Question

Car A is traveling west at 40 mi/h and car B is traveling north at 40 mi/h. Both are headed for the intersection of the two roads. At what rate are the cars approaching each other when car A is 4 mi and car B is 3 mi from the intersection?

Answer 1

Explanation:

It is given that,

    $\frac{dx}{dt}$ = -40 mi/h,     $\frac{dx}{dt}$ = -40 mi/h

The negative sign indicates that x and y are decreasing.

We have to find $\frac{dz}{dt}$. Equation for the given variables according to the Pythagoras theorem is as follows.

              $z^{2} = x^{2} + y^{2}$

Now, we will differentiate each side w.r.t 't' as follows.

        $2z\frac{dz}{dt} = 2x\frac{dx}{dt} + 2y\frac{dy}{dt}$

or,          $\frac{dz}{dt} = \frac{1}{z}(x\frac{dx}{dt} + y\frac{dy}{dt})$

So, when x = 4 mi, and y = 3 mi then z = 5 mi.

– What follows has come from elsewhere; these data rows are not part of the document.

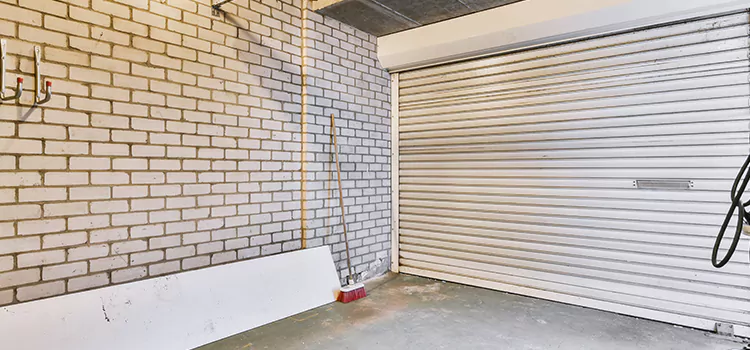 Comprehensive Solutions for Every Garage in Alexandria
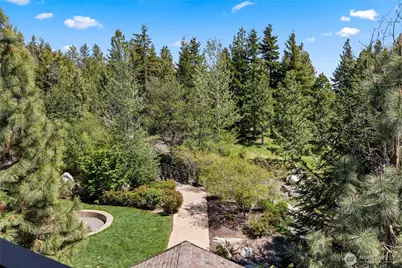 3600 Suncadia Trail #3068, Cle Elum, WA 98922 - Photo 28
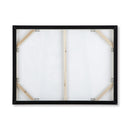  Signature Design by Ashley Jordsboro A8000468 Wall Art IMAGE 6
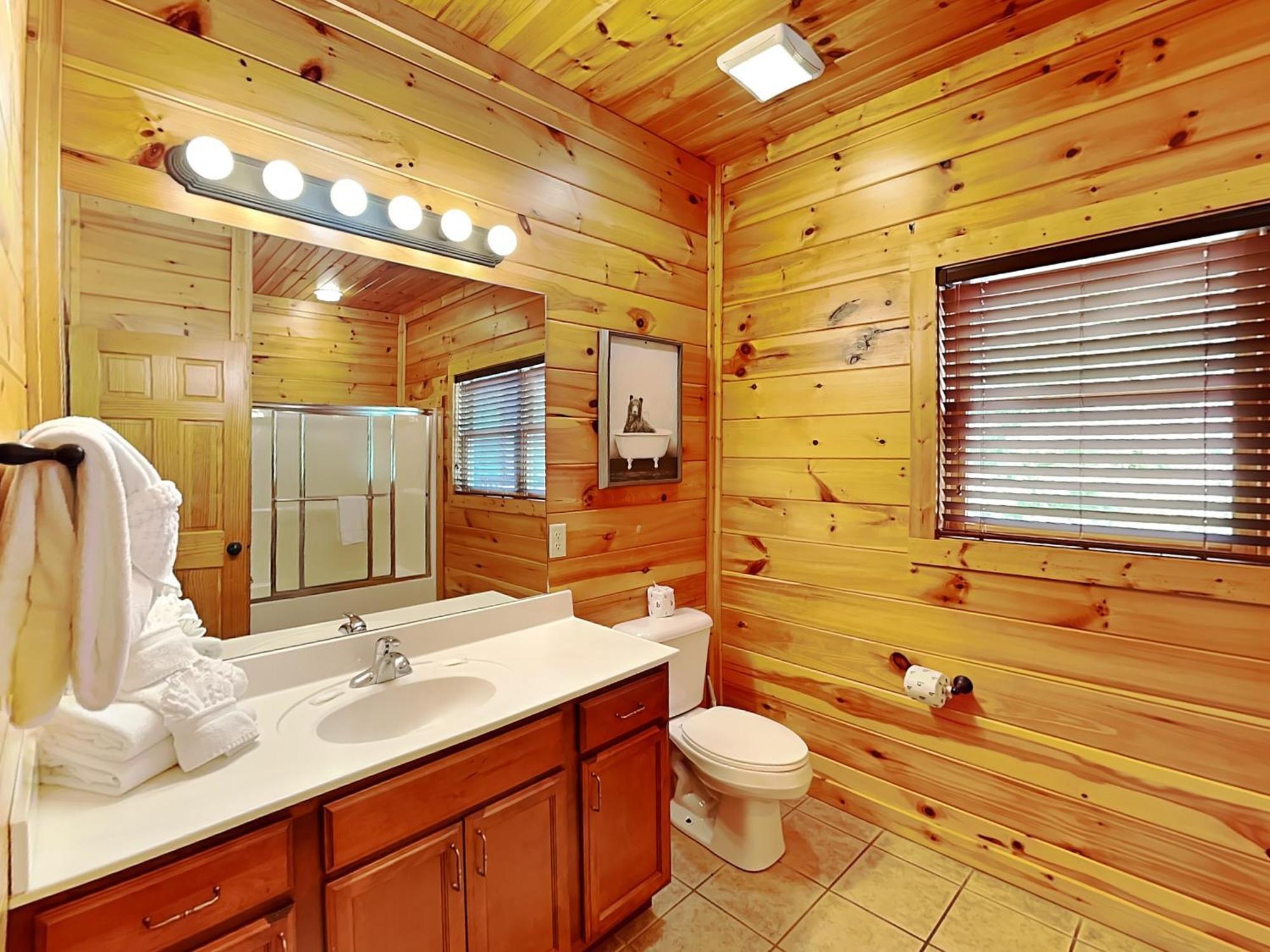 518Mtnviewldgeacncb - Mountain View Lodge Гатлинбург Экстерьер фото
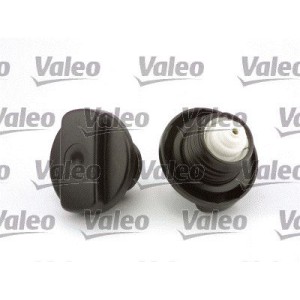 Cap, fuel tank VALEO 745378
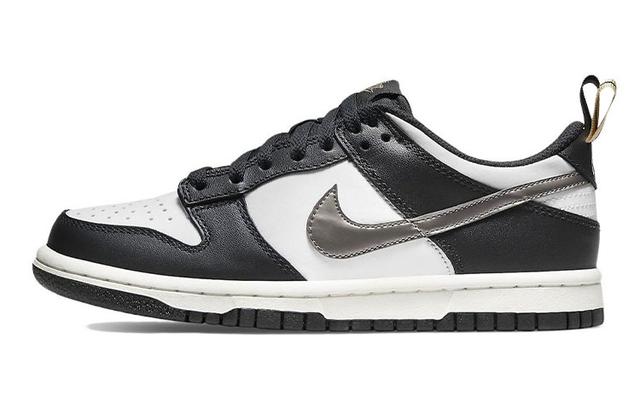 Nike Dunk Low SE "Pull Tab" GS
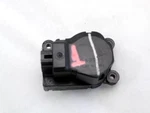 3M5H-19E616-AB Drive Box Heater Ford C-max 2.0 100KW 6M 5P (2007. Fixed Price $38.07.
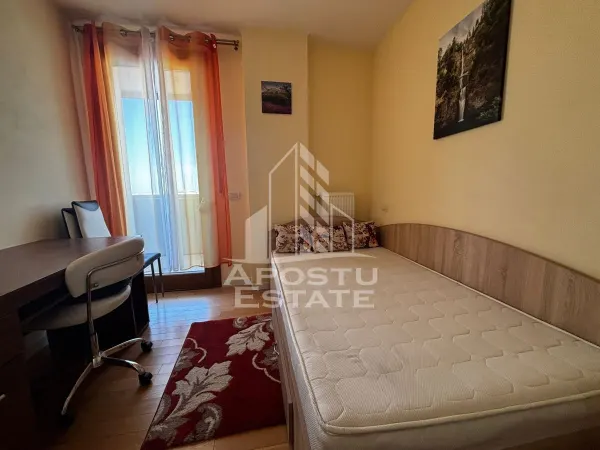 Apartament 3 camere Timișoara - poza 8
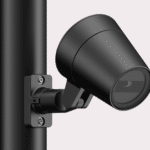 Omikron Mini Pole Side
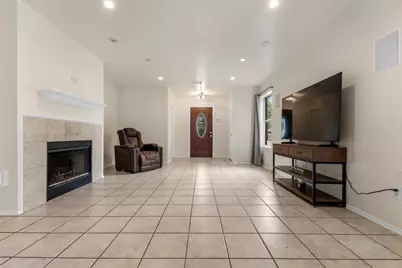 3722 Oaklace Drive, Spring, TX 77389 - Photo 4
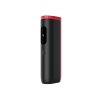 GLO Hyper Pro Ruby Blacka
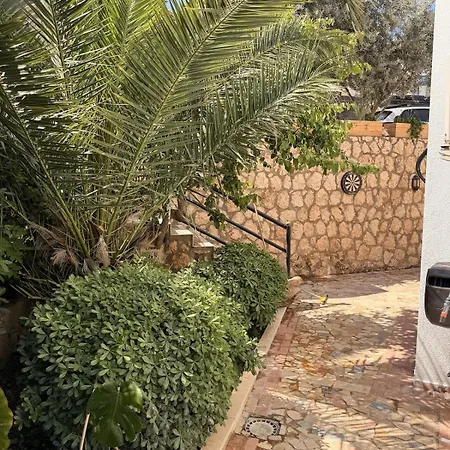 Lycia With Private Pool, Roof Terrace, Bbq Area And Garden Villa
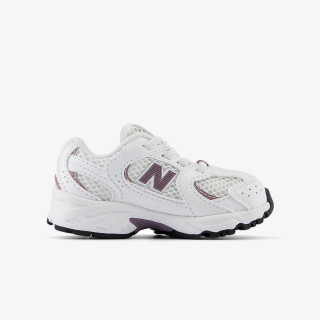 New Balance Pantofi Sport K 530 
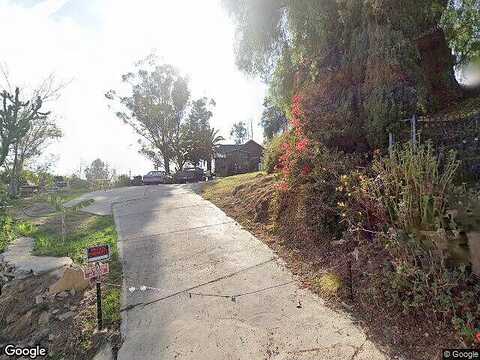 Del Norte, LOS ANGELES, CA 90065
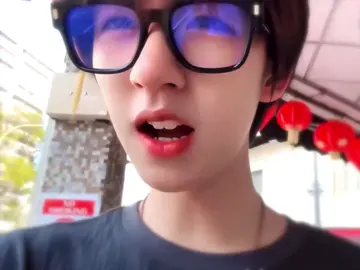 #hejunlin #hatuanlam #tnt时代少年团 #teensintimes #thoidaithieuniendoan 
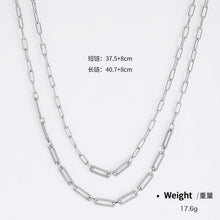 8896d8bbd1905b15ebe09b06a48d815b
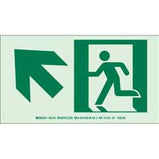 Brady contact, Lagos, Nigeria, Brady manufacturers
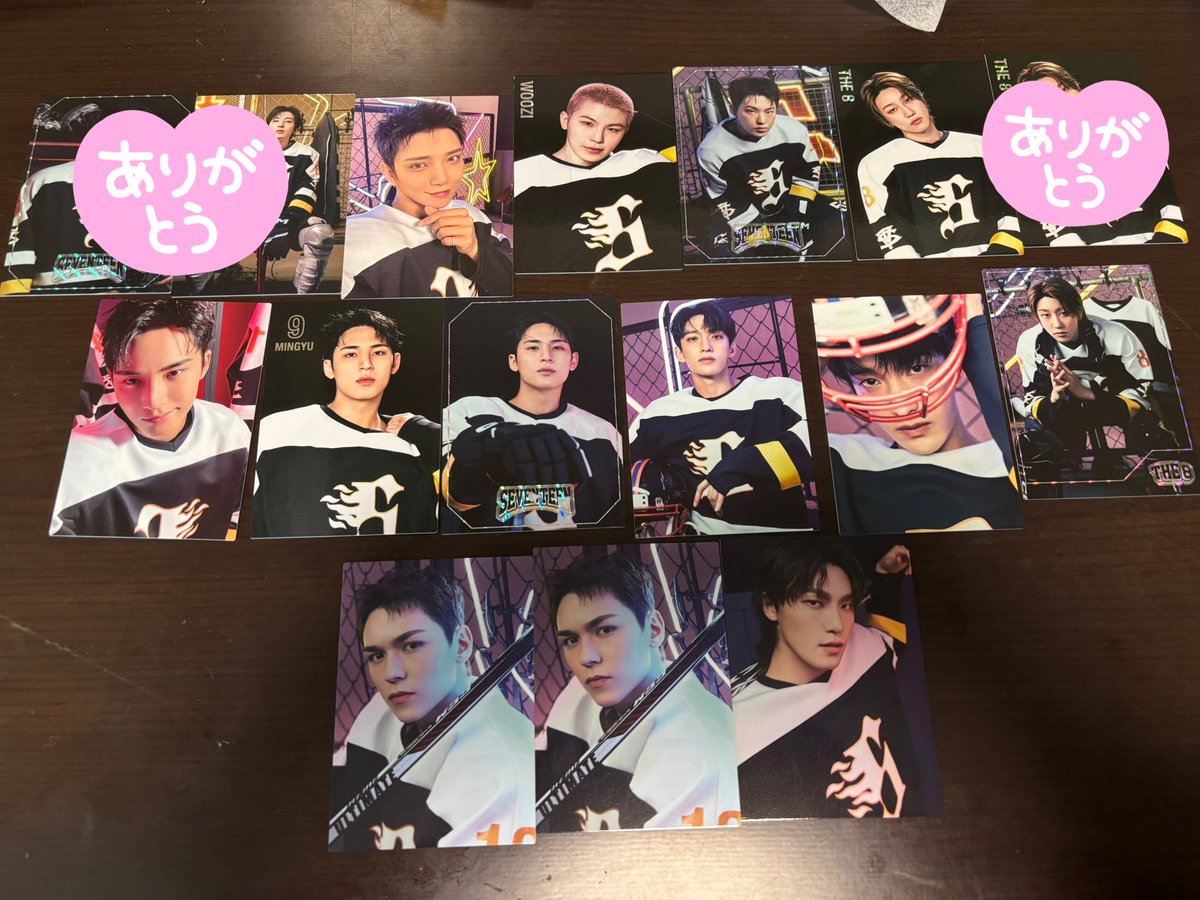 mari.mon tweet media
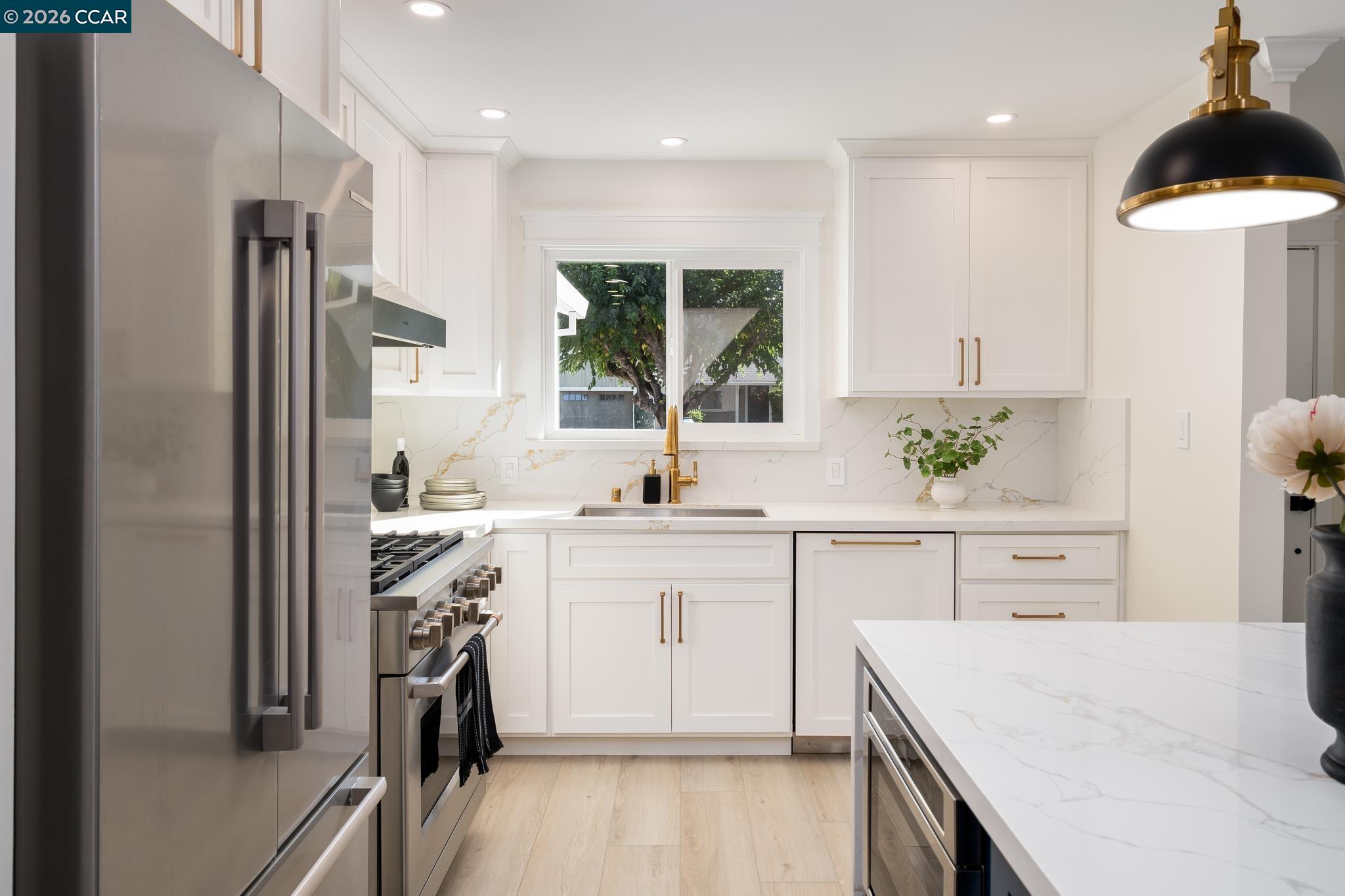 4847 Golden Road Pleasanton, CA 94566 - Photo 6 of 32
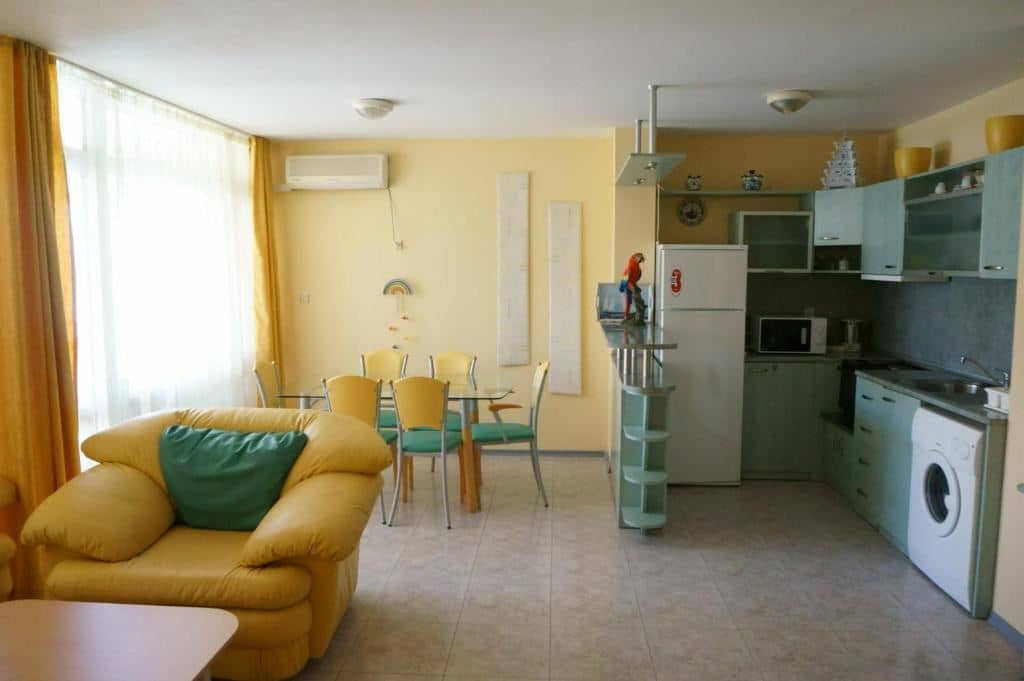 rooms-2-bedroom-standard-apartment-balcony-or-terrace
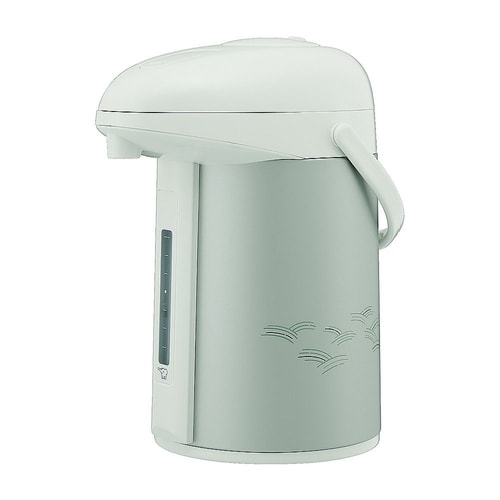 押すだけポット 2.2L AB−RY22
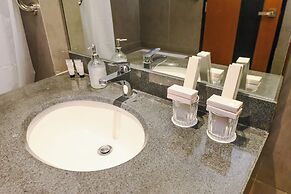 Sotogrande Hotel and Convention Center Batangas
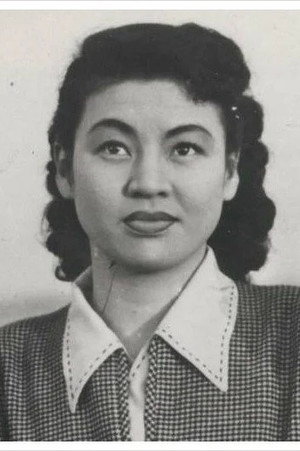 Photo of No Gyeong-hui from the Latest Netflix gallery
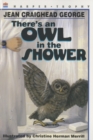 Image for There&#39;s an Owl in the Shower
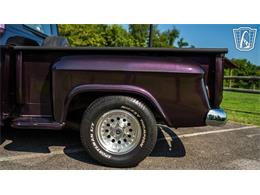 1964 GMC 100 (CC-2096981) for sale in Smyrna, Tennessee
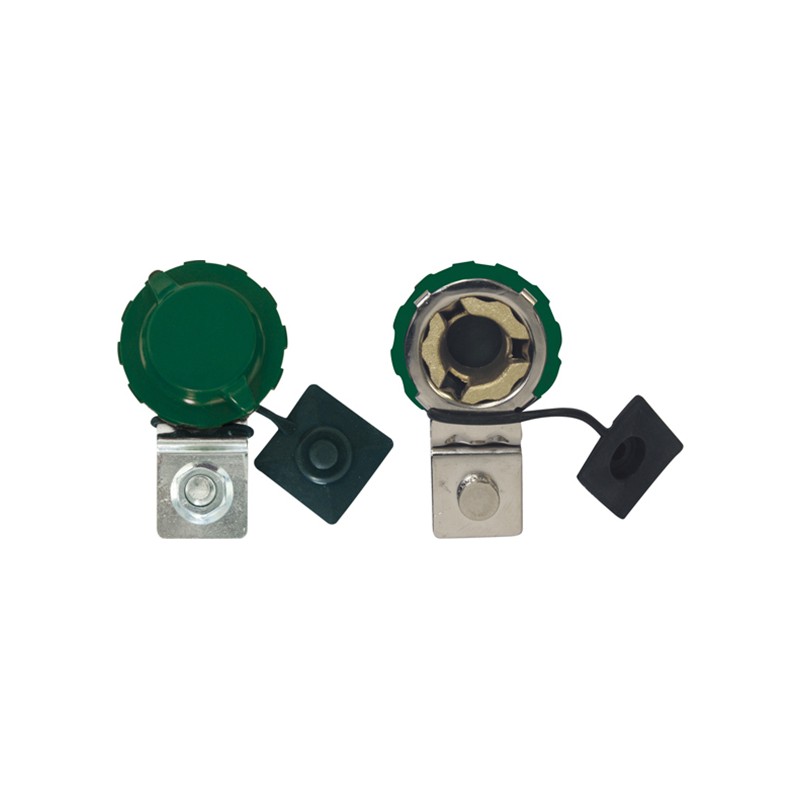 COSSE BATTERIE 10281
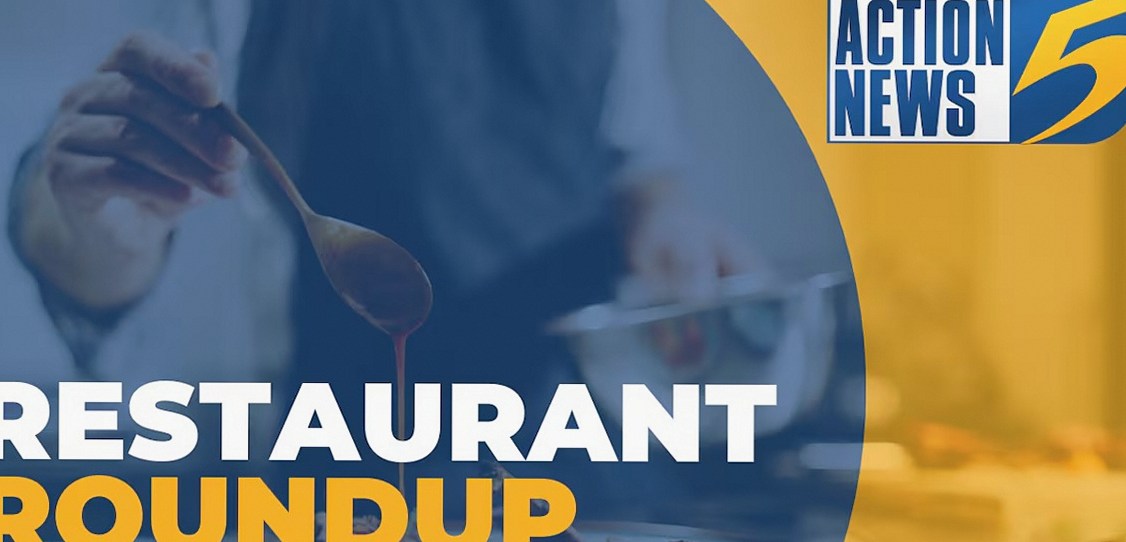 Memphis and Shelby County Restaurant Health Scores for September 4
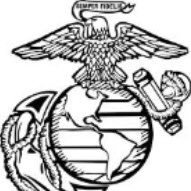 bravo_ops's profile picture. Brazilian Research for Advanced Operations; proud member of @ctfbr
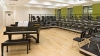 Richard Gill: Music education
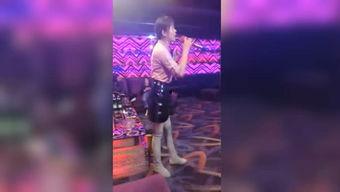 无敌大伟爆料视频,揭秘视频背后的惊人真相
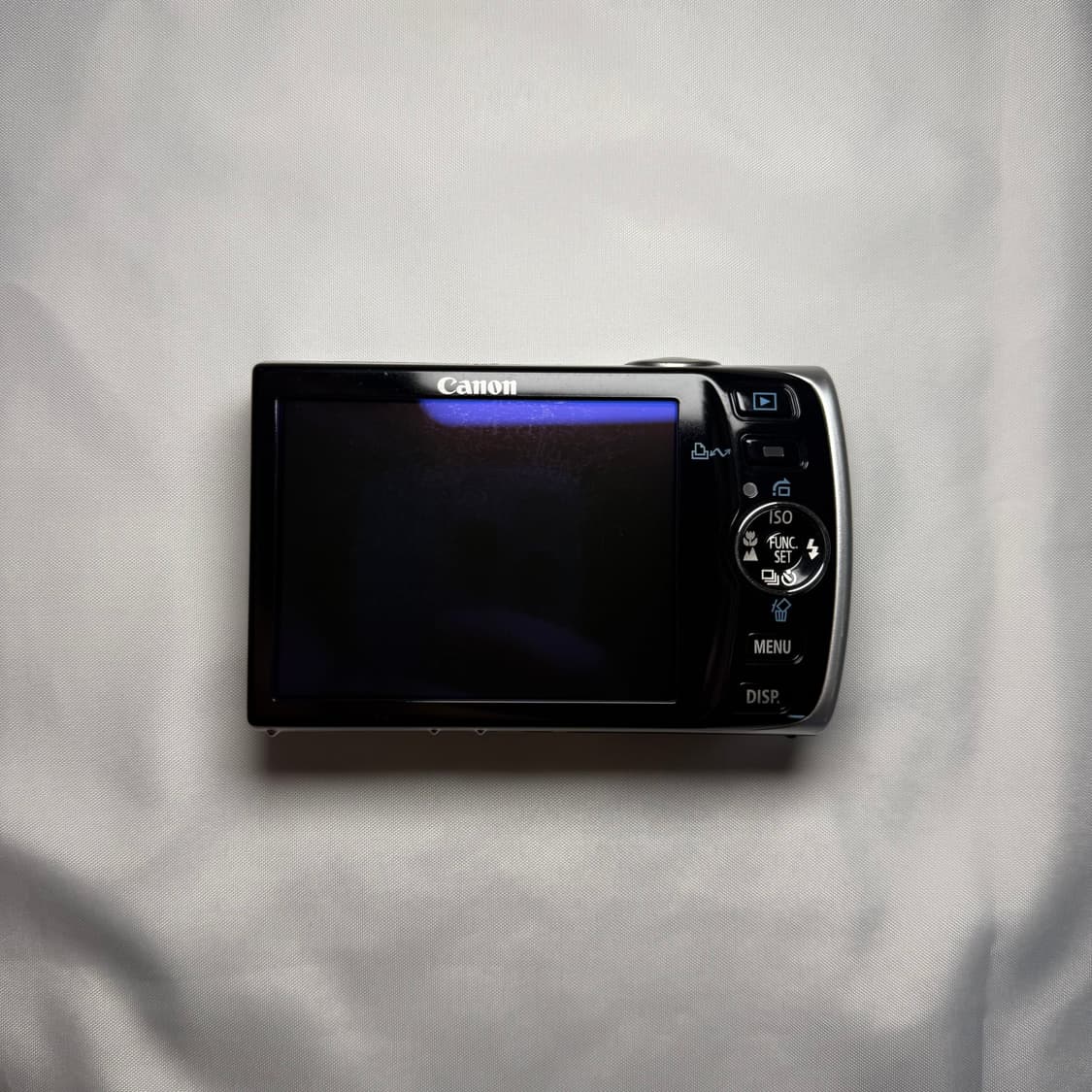 캐논 IXUS860 / IXY910 / SD870 (익시, 익서스) 상품이미지2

As,       $\frac{dz}{dt} = \frac{1}{z}(x\frac{dx}{dt} + y\frac{dy}{dt})$

                       = $\frac{1}{5}(4 \times (-40) + 3 \times (-40))$

                       = $\frac{-140 - 120}{5}$

                       = 52

Thus, we can conclude that the cars are approaching at a rate of 52 mi/h.